Cut-And-Project quasicrystals and their moduli spaces

A cut-and-project set is constructed by restricting a lattice $L$ in $(d+m)$-space to a domain bounded in the last m coordinates, and projecting these points to the the space spanned by its d-dimensional orthogonal complement. These point sets constitute an important example of so-called quasicrystals.

During the talk, we shall present and give some classification results of the moduli spaces of cut-and-project sets, which were introduced by Marklof-Strömbergsson. These are obtained by considering the orbit closure of the special linear group in $d$-space acting on the lattice $L$ inside the space of unimodular lattices of rank $d+m$. Theorems of Ratner imply that these are meaningful objects.

We then describe quantitative counting result for patches in generic cut-and-project sets. Patches are local configuration of point sets whose multitude reflects aperiodicity.

The count follows some old argument of Schmidt using moment bounds.

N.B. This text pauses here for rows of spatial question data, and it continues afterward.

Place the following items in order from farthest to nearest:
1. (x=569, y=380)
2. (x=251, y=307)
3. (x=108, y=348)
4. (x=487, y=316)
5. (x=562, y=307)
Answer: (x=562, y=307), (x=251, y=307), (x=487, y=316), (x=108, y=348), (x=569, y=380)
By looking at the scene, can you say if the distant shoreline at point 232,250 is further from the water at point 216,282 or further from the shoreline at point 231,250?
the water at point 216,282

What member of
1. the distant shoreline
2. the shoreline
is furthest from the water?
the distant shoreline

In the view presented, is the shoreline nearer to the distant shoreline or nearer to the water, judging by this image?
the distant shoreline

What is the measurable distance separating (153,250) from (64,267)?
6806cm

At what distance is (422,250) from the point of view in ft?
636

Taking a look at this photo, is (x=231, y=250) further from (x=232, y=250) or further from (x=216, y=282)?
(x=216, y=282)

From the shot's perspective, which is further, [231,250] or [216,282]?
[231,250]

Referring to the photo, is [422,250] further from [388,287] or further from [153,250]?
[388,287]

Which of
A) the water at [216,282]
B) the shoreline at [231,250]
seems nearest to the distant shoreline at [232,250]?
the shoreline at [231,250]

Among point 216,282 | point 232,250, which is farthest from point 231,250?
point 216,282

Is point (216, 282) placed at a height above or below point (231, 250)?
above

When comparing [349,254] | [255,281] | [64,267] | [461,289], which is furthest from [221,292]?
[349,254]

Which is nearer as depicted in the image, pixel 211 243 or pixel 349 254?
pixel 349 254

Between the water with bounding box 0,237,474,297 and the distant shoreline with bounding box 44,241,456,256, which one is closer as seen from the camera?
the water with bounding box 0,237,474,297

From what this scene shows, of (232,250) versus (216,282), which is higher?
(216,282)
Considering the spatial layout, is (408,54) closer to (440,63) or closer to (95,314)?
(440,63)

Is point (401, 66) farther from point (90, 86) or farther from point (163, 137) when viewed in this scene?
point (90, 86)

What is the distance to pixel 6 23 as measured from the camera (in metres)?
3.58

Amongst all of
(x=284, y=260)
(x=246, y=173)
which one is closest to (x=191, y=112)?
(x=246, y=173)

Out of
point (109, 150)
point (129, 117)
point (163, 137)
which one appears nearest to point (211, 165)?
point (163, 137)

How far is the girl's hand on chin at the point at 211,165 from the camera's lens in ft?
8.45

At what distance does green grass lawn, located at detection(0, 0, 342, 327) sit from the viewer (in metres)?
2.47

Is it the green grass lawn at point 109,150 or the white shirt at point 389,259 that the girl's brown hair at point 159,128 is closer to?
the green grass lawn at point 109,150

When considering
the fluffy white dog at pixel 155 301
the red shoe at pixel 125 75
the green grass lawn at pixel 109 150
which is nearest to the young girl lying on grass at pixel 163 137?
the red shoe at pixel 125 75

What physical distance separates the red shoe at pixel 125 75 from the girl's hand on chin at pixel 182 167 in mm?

These bounds are obtained by integrability properties of the Siegel transform, which in turn follow from reduction theory and a symmetrisation argument of Rogers. This argument is of independent interest, giving an alternative account to recent work of Kelmer-Yu (which is based on the theory of Eisenstein series) on counting points in generic symplectic lattices.

This is a joint endeavour with Yotam Smilansky and Barak Weiss.